Despite timely and meticulous surgical reconstruction, recovery following proximal traumatic peripheral nerve injuries is often poor. Muscles that are denervated for over a year are characterized by fibrosis and loss of motor end plates and cannot be effectively reinnervated even when regenerating axons reach their motor targets. Agents capable of increasing the rate of axonal regeneration and appropriately directing regenerating motor axons down motor paths and sensory axons down sensory paths after injury have been sought to optimize recovery from peripheral nerve injuries. The exogenous administration of neurotrophic factors and neuroimmunophilin ligands have demonstrated variable neuroregenerative efficacy. Glial-derived neurotrophic factor (GDNF) is an especially potent motor neuron survival factor that has shown some benefit in recovery following peripheral nerve injury. However, the effects of GDNF on the rate and specificity (motor vs. sensory) of axonal regeneration, the importance of its route of administration, and its mechanism of action have not been rigorously tested in clinically relevant peripheral nerve injury paradigms. To address these issues, we have developed two distinct lines of transgenic mice with well-characterized patterns of GDNF overexpression in the central nervous system or peripheral muscle. In addition, these mice express enhanced yellow fluorescent protein in most of their their motor and sensory axons or green fluorescent protein in only a few peripheral motor nerves to enable serial tracking of nerve regeneration. In our specific aims we use these murine models to study the neuroenhancing effects of central or peripheral GDNF overexpression following nerve injury.
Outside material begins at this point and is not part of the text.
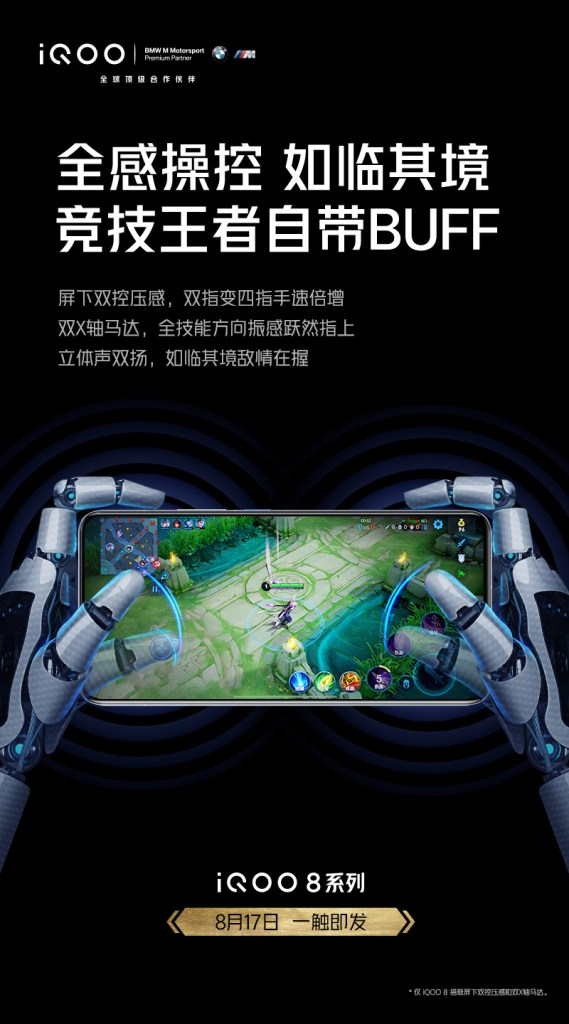 Gaming Capabilities of the iQOO 8 Series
In aims 1 a and 1b, the neuroregenerative effects of central or peripheral GDNF overexpression are compared between proximal and distal peripheral nerve crush and repaired transection injuries both morphologically and functionally. We will also study GDNF-mediated downstream signaling pathways and GDNF-mediated transcriptional regulation involved in nerve regeneration.
In aim 2 a the neuroenhancing effects of GDNF overexpression from central and peripheral sources are evaluated in transection injuries repaired in an acute or delayed fashion with nerve grafts orend- to-side repair.
In aim 2 b we study the additive effects of GDNF and FK506 on nerve regeneration both histologically and mechanistically following end-to-end repair of sciatic nerve transection injury. In addition to establishing the route of GDNF delivery, peripheral- or central-, that will most effectively stimulate regeneration after peripheral nerve injury, in aim 3 we utilize our transgenic model to study preferential motor reinnervation - a concept with extreme clinical relevance to peripheral nerve surgeons. Wewill determine which source of trophic support, target- or pathway-derived has the most influence in directing regenerating axons to their appropriate targets.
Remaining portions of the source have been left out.